- WHAT THE TASK ASKS -
Copy out the part of the material below word for word, starting at the line that contains "How far is point" and ending at the line that contains "Answer: the small". Include both of those lines and nothing else.

- DATASET EXCERPTS -

──────────────────────────────

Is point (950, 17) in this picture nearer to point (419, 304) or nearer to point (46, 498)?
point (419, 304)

──────────────────────────────

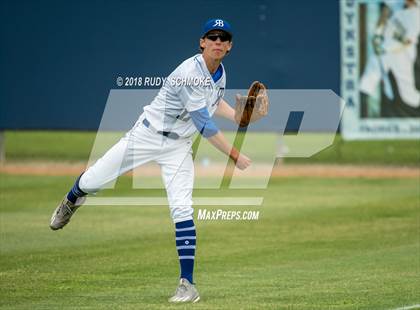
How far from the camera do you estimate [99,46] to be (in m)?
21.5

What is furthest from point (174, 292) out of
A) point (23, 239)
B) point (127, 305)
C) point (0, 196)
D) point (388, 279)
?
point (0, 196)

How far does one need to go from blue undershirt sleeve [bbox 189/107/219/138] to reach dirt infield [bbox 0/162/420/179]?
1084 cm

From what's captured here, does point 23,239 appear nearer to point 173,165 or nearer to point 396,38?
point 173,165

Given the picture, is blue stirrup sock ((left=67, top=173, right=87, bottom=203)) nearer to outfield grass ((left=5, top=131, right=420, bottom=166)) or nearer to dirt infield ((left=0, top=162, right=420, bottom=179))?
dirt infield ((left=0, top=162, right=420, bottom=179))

──────────────────────────────

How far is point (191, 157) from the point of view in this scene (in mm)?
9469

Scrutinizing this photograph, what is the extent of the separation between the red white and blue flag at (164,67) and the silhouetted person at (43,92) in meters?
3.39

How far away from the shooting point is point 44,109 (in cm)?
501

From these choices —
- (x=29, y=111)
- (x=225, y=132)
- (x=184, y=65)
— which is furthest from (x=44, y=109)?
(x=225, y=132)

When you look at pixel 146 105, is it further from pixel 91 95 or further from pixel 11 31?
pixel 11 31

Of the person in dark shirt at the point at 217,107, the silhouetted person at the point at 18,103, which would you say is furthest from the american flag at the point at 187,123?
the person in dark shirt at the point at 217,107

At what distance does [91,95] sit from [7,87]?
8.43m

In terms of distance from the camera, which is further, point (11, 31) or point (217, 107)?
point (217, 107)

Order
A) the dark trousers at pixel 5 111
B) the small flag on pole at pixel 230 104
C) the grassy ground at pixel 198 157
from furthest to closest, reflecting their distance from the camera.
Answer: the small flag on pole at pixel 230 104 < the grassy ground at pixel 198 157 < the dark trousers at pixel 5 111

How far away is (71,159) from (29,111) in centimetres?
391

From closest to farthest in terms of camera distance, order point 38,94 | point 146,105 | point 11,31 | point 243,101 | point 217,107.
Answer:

──────────────────────────────

- WORKED ANSWER -
How far is point (191, 157) from the point of view in this scene (in mm)?
9469

Scrutinizing this photograph, what is the extent of the separation between the red white and blue flag at (164,67) and the silhouetted person at (43,92) in meters?
3.39

How far away from the shooting point is point 44,109 (in cm)?
501

From these choices —
- (x=29, y=111)
- (x=225, y=132)
- (x=184, y=65)
— which is furthest from (x=44, y=109)?
(x=225, y=132)

When you look at pixel 146 105, is it further from pixel 91 95 or further from pixel 11 31?
pixel 11 31

Of the person in dark shirt at the point at 217,107, the silhouetted person at the point at 18,103, which would you say is furthest from the american flag at the point at 187,123?
the person in dark shirt at the point at 217,107

At what distance does [91,95] sit from [7,87]?
8.43m

In terms of distance from the camera, which is further, point (11, 31) or point (217, 107)?
point (217, 107)

Order
A) the dark trousers at pixel 5 111
B) the small flag on pole at pixel 230 104
C) the grassy ground at pixel 198 157
from furthest to closest, reflecting their distance from the camera.
Answer: the small flag on pole at pixel 230 104 < the grassy ground at pixel 198 157 < the dark trousers at pixel 5 111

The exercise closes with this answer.